╔══

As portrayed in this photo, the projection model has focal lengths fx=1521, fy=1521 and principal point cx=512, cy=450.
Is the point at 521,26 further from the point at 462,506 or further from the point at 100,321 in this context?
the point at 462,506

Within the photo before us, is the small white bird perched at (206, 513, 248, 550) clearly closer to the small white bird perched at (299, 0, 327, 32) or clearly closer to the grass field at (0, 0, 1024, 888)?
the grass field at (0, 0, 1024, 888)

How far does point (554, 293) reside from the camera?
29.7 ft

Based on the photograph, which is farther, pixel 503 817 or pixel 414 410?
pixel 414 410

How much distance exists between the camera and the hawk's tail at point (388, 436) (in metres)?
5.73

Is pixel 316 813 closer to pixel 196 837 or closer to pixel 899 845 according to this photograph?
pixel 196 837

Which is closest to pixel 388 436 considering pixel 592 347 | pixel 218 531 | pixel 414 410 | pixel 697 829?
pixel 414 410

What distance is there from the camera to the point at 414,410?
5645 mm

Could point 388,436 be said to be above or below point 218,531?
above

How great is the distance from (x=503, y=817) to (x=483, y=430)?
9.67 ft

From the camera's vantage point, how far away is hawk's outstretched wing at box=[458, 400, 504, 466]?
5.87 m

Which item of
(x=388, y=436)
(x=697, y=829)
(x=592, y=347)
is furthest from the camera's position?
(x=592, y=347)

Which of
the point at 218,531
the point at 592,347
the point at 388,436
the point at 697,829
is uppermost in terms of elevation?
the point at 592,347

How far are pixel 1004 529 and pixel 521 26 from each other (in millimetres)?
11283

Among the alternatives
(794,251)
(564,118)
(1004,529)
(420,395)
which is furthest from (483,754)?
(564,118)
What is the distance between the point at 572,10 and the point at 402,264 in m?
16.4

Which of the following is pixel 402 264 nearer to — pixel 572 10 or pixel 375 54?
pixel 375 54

╚══

Lay out the records as a two-column CSV, with columns named input and output, for the part that opens with the line containing "Which of the" and closes with the end of the records. Give one row per record, with its text and its answer each in a single quoted field and line breaks replaced by spaces.

input,output
"Which of the following is pixel 402 264 nearer to — pixel 572 10 or pixel 375 54?","pixel 375 54"